[TESTO MOSTRATO]:
►

Ci sono momenti insostenibili e al tempo stesso rivelatori. Il DNA ci tiene comunque legati, senza nemmeno saperlo, ma le nostre scelte ci portano altrove, per motivi a volte imprevedibili, giusti, sbagliati o misteriosi.
C’è una condivisione di odori, sapori, modi di dire, silenzi, imbarazzi e perfino di colori, che ci piaccia o non, che fa e farà sempre parte di noi. Anche se non ci amiamo più, non ci siamo davvero mai capiti, se ci siamo feriti vicendevolmente o unilateralmente, se non siamo stati adeguati come genitori o come figli, quella roba lì rimarrà sempre, tra testa e gola, tra cuore e stomaco.
Il tempo ci cambia, stratifica incomprensioni, torti e ragioni, ma in alcuni momenti siamo tutti intorno a un tavolo o seduti per terra in una casa vuota, a fare i conti con quella roba strana che sono gli affetti più viscerali. Quelli che non puoi scegliere e che ti toccano in sorte.
Se guardiamo il film sotto la lente delle contemporanee, in una ottica di genere, il film di Jarmusch è un buon alleato per scardinare quegli archetipi patriarcali che ancora oggi definiscono il perimetro della “famiglia tradizionale”. Nessuna delle famiglie raccontate è una famiglia convenzionale.

◄

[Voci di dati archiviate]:
►

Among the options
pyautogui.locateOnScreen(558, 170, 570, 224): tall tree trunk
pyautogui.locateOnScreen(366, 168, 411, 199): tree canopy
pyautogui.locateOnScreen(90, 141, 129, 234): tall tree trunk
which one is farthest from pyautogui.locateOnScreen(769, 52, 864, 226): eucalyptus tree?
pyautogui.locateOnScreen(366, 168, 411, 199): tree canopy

◄

[DOMANDE DI STUDIO]:
- A) Rispondi a queste domande sul testo sui legami familiari:
(i) Che cosa ci tiene comunque legati, anche senza saperlo?
(ii) Tra quali parti del corpo rimarrà sempre "quella roba lì"?
(iii) Di chi è il film di cui parla il testo?
- B) Prosegui il testo sui legami familiari a partire dalla sua ultima frase.

[RISPOSTE AI COMPITI]:
- A)
(i) Il DNA.
(ii) Tra testa e gola, tra cuore e stomaco.
(iii) Di Jarmusch.

- B)
Abbiamo un padre un po’ rincoglionito, apparentemente, che poi si mostra un paraculo di prim’ordine che vive un po’ di solitudine un po’ di compagnia a pagamento, che spilla soldi a uno dei due figli, single, infelice e con un lavoro remunerativo e che invece non riesce a fare nel cuore e nelle tasche della figlia, sposata e con prole, che ogni tanto viene colta da qualche senso di colpa che tiene a bada velocemente. Le loro storie si intuiscono da dialoghi appena accennati.
La seconda famiglia, con una madre egocentrica anche se fin troppo sobria, che fa analisi al telefono e si deduce faccia la scrittrice. Una donna, Charlotte Rampling, impenetrabile alle emozioni ma che gestisce male l’ansia di vedere le figlie una sola volta all’anno. Due figlie, diversissime, che un po’ si amano e un po’ si detestano, che non raccontano sé stesse né alla madre, né tra sorelle. Una delle due è una Cate Blanchett quasi irriconoscibile nel suo essere dimessa.
La terza famiglia è quella di due gemelli, recentemente rimasti orfani, da genitori giramondo e non convenzionali, che i figli adorano. I due giovani, sono figli, lo si intuisce, di una africano e di una francese o forse di una americana, hanno vissuto una vita precaria ma ricca di ricordi, oggetti, reminescenze che riaffiorano in ogni momento. Chiudere tutto in un box, dopo aver svuotato la casa dei defunti genitori, morti improvvisamente in un incidente aereo (veivolo pilotato dal padre, e spesso anche dalla madre) è molto difficile ma inevitabile. Resta il legame di sangue tra i gemelli, il loro sesto senso e la loro connessione anche a migliaia di km di distanza e una casa in affitto che non è più la loro e in cui non sono più i benvenuti.
Quel che resta è il sangue che scorre nelle vene.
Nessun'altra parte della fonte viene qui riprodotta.